As skilled nursing faculties grapple with low reimbursement rates and thin margins, a new scoring system for patients could help them allocate already scarce resources.
It could be a useful tool as SNFs prepare for the SNF Value-Based Purchasing (VBP) program, under which the Centers for Medicare & Medicaid Services (CMS) will withhold 2% of SNF Medicare payments starting Oct. 1. And in the wake of findings about the difficulty of avoiding rehospitalization from SNFs, the results of a recent study from the Journal of the American Geriatrics Society could provide some clarity to post-acute providers.

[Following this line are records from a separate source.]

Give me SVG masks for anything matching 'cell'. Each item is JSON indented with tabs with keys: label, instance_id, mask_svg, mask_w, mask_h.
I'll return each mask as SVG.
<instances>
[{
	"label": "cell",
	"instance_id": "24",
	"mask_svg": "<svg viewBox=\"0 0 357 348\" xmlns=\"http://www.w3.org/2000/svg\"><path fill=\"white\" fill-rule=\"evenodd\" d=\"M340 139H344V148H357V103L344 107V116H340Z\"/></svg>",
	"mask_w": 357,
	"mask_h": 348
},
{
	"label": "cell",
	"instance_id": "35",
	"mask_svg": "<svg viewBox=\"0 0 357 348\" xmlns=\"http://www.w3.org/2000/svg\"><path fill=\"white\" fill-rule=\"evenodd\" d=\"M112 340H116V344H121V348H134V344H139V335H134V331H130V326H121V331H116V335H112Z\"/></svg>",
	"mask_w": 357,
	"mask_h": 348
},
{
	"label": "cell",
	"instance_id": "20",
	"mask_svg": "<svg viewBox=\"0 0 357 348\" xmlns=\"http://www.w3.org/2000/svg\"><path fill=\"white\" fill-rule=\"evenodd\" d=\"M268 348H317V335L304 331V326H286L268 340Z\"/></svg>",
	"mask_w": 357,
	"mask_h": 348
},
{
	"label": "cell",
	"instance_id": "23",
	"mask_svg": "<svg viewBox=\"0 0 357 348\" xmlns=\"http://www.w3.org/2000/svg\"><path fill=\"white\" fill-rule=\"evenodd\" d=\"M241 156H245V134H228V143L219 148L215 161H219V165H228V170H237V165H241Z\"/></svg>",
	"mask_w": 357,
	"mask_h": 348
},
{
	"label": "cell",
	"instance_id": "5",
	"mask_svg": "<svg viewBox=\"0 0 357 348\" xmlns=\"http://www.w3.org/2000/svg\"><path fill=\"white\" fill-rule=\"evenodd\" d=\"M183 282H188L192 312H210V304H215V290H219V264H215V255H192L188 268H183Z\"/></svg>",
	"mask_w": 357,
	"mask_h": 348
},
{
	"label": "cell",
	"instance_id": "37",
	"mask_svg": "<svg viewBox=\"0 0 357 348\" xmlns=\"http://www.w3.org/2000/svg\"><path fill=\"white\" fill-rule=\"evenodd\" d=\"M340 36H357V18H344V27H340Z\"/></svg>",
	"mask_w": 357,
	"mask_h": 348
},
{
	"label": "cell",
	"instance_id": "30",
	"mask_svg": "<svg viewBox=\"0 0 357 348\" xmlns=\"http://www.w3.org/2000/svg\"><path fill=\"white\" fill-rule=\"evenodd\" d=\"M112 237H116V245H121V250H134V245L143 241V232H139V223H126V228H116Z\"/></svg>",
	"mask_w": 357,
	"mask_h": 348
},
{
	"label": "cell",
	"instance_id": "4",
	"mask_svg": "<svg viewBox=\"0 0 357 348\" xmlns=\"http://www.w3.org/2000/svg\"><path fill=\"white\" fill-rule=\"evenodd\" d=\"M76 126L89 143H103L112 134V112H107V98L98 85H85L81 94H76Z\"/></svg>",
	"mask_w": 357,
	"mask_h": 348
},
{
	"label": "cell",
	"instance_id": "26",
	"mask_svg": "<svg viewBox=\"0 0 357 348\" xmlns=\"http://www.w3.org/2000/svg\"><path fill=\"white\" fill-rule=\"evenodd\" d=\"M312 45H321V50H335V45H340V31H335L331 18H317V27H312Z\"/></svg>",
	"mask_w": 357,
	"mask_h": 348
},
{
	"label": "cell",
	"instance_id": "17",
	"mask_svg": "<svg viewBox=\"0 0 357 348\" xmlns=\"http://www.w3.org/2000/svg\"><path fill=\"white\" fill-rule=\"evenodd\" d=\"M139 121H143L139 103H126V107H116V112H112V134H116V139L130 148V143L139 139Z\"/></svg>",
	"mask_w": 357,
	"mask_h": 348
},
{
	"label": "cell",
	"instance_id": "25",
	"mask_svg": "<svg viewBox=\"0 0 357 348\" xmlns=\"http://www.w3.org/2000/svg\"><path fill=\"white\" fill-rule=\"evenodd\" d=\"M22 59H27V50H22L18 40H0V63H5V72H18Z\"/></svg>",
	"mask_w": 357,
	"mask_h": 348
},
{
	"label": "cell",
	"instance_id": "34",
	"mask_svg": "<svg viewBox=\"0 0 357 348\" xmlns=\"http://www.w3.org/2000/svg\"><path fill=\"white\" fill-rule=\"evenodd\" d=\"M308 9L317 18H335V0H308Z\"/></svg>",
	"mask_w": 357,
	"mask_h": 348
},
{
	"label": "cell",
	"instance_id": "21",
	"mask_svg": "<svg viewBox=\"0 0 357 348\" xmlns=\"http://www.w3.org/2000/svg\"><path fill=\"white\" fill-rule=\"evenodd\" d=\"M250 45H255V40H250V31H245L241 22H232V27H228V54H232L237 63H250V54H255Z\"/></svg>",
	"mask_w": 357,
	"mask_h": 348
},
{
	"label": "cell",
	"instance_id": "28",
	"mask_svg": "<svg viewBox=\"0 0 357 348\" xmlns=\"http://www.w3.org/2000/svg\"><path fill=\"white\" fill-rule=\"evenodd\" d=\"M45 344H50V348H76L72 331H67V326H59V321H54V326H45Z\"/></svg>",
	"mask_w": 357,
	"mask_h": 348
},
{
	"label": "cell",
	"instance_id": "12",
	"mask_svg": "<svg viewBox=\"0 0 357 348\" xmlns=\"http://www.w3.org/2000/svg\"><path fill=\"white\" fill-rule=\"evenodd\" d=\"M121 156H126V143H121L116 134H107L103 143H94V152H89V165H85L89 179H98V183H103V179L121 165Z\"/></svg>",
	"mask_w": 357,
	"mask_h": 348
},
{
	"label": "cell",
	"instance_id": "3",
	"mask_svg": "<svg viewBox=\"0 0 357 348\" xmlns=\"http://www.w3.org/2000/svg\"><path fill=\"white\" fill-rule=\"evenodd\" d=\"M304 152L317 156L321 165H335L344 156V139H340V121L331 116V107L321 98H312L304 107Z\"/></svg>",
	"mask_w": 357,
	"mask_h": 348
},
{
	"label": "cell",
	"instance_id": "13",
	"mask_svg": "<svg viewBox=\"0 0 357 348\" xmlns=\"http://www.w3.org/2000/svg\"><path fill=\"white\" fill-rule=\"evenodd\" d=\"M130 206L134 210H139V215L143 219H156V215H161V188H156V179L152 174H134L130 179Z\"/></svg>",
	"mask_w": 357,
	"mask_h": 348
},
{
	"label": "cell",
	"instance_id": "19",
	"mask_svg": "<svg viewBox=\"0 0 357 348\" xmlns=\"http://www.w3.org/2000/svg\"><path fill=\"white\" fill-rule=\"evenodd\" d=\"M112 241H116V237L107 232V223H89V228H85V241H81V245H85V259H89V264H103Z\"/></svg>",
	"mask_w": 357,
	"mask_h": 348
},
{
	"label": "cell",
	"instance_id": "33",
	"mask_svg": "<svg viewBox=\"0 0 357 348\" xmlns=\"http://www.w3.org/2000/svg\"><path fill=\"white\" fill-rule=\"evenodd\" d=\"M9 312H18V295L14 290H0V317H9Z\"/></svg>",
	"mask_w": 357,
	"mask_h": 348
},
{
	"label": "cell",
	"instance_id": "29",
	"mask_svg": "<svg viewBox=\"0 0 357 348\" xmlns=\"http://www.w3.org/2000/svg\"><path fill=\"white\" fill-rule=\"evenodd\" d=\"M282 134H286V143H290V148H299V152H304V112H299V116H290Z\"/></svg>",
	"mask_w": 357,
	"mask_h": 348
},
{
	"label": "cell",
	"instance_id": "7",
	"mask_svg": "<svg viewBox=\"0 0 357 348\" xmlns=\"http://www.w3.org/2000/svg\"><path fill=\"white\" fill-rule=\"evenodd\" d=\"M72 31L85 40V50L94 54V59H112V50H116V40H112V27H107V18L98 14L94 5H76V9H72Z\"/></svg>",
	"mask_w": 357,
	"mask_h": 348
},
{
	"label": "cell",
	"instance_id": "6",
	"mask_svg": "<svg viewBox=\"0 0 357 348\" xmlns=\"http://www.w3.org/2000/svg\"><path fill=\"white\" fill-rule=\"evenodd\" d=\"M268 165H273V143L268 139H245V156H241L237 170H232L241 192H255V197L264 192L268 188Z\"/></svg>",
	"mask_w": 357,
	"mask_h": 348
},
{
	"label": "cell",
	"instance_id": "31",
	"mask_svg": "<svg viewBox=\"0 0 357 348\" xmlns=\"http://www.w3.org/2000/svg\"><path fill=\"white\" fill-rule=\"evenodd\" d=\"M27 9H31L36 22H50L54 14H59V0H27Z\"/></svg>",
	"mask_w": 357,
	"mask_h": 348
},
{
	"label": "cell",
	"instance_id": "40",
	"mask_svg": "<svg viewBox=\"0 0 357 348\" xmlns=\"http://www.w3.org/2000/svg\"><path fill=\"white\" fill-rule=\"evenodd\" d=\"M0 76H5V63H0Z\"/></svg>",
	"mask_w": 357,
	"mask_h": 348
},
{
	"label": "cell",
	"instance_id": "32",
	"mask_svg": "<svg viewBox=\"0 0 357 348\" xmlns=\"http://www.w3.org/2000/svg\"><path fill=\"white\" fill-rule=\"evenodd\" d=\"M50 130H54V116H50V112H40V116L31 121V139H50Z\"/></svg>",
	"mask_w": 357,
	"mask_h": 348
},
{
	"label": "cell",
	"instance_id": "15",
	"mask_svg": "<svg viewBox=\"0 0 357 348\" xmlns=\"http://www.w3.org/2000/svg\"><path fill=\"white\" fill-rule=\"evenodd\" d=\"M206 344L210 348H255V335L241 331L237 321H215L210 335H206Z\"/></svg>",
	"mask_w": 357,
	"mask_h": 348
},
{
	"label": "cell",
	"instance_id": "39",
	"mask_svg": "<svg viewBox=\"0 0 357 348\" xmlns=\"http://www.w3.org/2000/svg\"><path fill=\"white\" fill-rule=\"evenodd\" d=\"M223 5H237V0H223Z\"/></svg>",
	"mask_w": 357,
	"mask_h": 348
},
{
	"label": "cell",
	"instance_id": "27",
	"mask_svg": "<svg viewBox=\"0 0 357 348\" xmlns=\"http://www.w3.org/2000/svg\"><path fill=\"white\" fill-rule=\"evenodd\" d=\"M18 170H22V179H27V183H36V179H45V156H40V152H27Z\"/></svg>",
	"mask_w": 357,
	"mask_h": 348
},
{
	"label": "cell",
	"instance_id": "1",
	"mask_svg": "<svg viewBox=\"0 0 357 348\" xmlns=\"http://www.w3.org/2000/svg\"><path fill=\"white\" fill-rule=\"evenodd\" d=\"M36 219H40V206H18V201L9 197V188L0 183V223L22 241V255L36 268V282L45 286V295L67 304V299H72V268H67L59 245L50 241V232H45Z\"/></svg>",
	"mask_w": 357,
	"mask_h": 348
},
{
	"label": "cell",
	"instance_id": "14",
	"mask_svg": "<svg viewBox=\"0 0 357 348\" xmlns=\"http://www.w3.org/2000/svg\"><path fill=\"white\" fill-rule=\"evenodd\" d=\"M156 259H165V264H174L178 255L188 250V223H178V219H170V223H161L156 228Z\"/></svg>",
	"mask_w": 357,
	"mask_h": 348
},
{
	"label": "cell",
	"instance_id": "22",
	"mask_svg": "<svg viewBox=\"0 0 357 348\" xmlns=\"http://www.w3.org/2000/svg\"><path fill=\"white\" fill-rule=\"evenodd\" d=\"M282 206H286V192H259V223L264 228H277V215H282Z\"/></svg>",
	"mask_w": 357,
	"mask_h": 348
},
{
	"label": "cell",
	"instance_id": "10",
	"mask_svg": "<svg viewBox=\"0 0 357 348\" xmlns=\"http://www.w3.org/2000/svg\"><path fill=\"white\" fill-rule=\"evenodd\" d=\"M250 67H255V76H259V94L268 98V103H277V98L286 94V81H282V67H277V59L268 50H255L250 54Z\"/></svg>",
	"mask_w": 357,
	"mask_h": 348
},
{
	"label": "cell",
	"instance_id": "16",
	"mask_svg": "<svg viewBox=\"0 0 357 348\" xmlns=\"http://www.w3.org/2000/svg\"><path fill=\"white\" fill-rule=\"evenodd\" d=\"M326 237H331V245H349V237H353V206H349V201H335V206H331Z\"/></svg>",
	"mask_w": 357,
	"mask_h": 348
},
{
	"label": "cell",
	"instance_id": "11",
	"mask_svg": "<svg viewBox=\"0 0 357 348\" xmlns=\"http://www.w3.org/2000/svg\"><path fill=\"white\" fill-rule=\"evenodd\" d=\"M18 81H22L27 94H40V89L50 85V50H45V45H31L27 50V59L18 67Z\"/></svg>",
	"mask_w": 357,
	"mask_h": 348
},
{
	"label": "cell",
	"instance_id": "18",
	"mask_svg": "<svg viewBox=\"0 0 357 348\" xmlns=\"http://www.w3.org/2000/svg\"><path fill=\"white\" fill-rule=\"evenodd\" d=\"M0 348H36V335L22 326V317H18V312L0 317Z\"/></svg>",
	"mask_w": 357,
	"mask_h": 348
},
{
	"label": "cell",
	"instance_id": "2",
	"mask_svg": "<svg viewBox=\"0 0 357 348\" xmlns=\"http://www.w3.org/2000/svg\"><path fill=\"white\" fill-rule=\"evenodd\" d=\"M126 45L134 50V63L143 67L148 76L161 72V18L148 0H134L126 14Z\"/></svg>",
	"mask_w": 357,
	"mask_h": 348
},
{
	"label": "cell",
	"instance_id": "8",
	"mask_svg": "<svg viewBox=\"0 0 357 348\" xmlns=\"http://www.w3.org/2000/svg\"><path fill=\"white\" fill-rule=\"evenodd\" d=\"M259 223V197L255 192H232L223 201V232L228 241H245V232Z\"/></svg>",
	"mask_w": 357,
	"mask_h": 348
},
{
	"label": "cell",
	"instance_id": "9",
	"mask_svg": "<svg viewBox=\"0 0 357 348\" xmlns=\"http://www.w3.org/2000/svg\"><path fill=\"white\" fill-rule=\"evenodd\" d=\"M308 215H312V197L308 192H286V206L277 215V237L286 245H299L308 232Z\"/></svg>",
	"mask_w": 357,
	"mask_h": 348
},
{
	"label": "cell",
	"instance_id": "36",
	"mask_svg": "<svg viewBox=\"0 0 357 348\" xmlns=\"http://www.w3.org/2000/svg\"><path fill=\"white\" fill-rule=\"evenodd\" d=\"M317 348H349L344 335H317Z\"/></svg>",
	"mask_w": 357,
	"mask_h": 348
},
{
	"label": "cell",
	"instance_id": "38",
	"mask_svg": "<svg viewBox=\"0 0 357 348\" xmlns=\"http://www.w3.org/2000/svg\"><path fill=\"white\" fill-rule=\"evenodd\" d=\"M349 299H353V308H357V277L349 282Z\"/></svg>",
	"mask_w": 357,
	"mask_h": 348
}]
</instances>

“This line of research has really come from my own uncertainty actually about what happens to the older adult that I discharge to skilled nursing facilities,” Robert Burke, a hospitalist at the Denver Veterans Affairs Medical Center and the lead author on the study, told Skilled Nursing News. “One of the problems that I’ve noticed is that there doesn’t seem to be any way of evaluating these patients. I got no feedback about the people that I discharge for how they did.”
To derive a risk prediction score, the researchers used the 2003-2011 Cost and Use and Access to Care modules of the Medicare Current Beneficiary Survey (MCBS). The surveys, where about 12,000 Medicare beneficiaries are systematically sampled three times a year for a maximum of four years, are matched to nursing home information, including the Minimum Data Set (MDS), and Medicare claims data. This prevents any errors stemming from patient memory, Burke noted.
The goal was to develop a model that could be used for predicting adverse outcomes in Medicare beneficiaries who were discharged to a SNF from the hospital — using information that would be available at the time of SNF admission.
They found that of 2,043 beneficiaries who previously lived in the community and were hospitalized and discharged to a SNF for post-acute care, 589 experienced at least one of the following: readmission, mortality, or long stay.
Readmissions were the most common, occurring for 396 of those beneficiaries, while mortality followed with 215 beneficiaries. Long stay occurred for 72 beneficiaries in the sample.
The researchers found that by using five factors available in the initial MDS assessment, the SNF prognosis score could accurately identify the risk of one of those three events occurring in older adults coming from the hospital to a SNF.
Those five factors were:
1. The Barthel Index, which captures the ability to perform activities of daily living (ADLs) and mobility in various settings
2. The Charlson-Deyo comorbidity score
3. Hospital length of stay
4. Heart failure diagnosis
5. Presence of an indwelling catheter
People’s physical functions, as measured by the Barthel Index, were by far the strongest predictor in whether an older adult going into a SNF would have an adverse outcome as defined by readmission, death or long stay, Burke said.
Though the data set is limited in its small size, the model is unique in terms of providing a prognosis tool, he noted. The model performs well in identifying people who are at less than 10% risk of an adverse event and people who have a more than 90% risk of adverse outcomes, and that can still be useful for SNFs.
“My vision would be that [SNFs] get the new patient from the hospital, they complete the MDS, and then they calculate the score for that patient,” Burke told SNN. “In the setting of limited resources, we should really focus resources and attention on people who are high-risk and not on the people who aren’t. I would envision a SNF using some kind of cut-off… and in really thinking about those high-risk people, what kind of things you can do that would bring more attention, that would keep them safe.”
These could include more frequent physician checks, checking vital signs more frequently for high-risk patients, and devoting more time to medication reconciliation, among other steps, Burke added. With VBP on the horizon, SNFs will have to use all the tools at their disposal to provide better care for less. The prognosis score may have its limitations, but it gives SNFs a window into where they should focus their time and energy.
“It’s about how we can better triage the resources that we have… to be more cost-effective in bringing about better outcomes for folks in skilled nursing facilities,” Burke said.